Biochem Biophys Res Commun. 1994 Jul 15;202(1):321-7. doi: 10.1006/bbrc.1994.1930.
Platelets after challenge with alpha-thrombin alone, collagen alone or thrombin/collagen mixture were observed to increase the rate of activation of prothrombin by factor Xa in the presence of factor Va and calcium ion (platelet procoagulant activity) by a maximum of 25, 45 and 110 fold, respectively. The increase in platelet procoagulant activity due to these agonists has been described previously and arises from increased expression of phosphatidylserine on the platelet surface. When platelets were treated with the thrombin receptor activating peptide (TRAP) (SFLLRNPNDKYEPK), alone or in the presence of collagen or thrombin, no change in platelet procoagulant activity was observed at concentrations of TRAP sufficient to cause increased intracellular calcium levels and protein phosphorylation in a manner similar to that of thrombin. In addition, no increase in platelet procoagulant activity was seen upon treatment with TRAP in the presence of inactivated thrombin (PPACK-thrombin). These results suggest that the thrombin-mediated increase in procoagulant activity may be due to activation of a thrombin receptor distinct from the recently cloned G-protein-coupled receptor, or to other proteolytic events on the platelet surface.

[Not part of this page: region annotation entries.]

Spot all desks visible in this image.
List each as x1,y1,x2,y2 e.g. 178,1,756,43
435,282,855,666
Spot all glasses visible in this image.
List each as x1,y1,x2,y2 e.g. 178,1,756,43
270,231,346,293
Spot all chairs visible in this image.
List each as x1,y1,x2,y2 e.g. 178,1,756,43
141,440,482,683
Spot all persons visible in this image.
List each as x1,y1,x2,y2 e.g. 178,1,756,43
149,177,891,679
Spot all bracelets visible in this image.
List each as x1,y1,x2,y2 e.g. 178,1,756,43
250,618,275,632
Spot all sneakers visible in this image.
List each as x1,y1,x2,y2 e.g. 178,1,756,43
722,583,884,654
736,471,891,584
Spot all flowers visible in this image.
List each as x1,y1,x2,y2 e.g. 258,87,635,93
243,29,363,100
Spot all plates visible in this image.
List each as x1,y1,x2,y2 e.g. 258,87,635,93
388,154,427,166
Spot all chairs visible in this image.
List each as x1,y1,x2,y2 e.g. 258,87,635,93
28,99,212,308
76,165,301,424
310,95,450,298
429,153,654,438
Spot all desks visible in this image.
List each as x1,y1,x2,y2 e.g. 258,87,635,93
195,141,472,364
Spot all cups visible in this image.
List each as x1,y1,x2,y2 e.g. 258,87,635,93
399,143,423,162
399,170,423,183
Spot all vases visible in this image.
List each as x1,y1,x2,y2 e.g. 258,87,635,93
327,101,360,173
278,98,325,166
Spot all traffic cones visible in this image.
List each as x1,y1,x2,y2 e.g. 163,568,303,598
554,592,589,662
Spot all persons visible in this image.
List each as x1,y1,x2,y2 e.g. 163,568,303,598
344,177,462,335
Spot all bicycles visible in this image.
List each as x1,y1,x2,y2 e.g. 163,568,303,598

单独用α-凝血酶、单独用胶原蛋白或用凝血酶/胶原蛋白混合物刺激后的血小板,在因子Va和钙离子存在的情况下,观察到其使因子Xa激活凝血酶原的速率(血小板促凝活性)分别最多增加25倍、45倍和110倍。由于这些激动剂导致的血小板促凝活性增加此前已有描述,其源于血小板表面磷脂酰丝氨酸表达的增加。当血小板单独用凝血酶受体激活肽(TRAP)(SFLLRNPNDKYEPK)处理,或在存在胶原蛋白或凝血酶的情况下处理时,在足以引起细胞内钙水平升高和蛋白质磷酸化(类似于凝血酶作用方式)的TRAP浓度下,未观察到血小板促凝活性有变化。此外,在存在失活凝血酶(PPACK-凝血酶)的情况下用TRAP处理,也未观察到血小板促凝活性增加。这些结果表明,凝血酶介导的促凝活性增加可能是由于一种不同于最近克隆的G蛋白偶联受体的凝血酶受体被激活,或者是由于血小板表面的其他蛋白水解事件。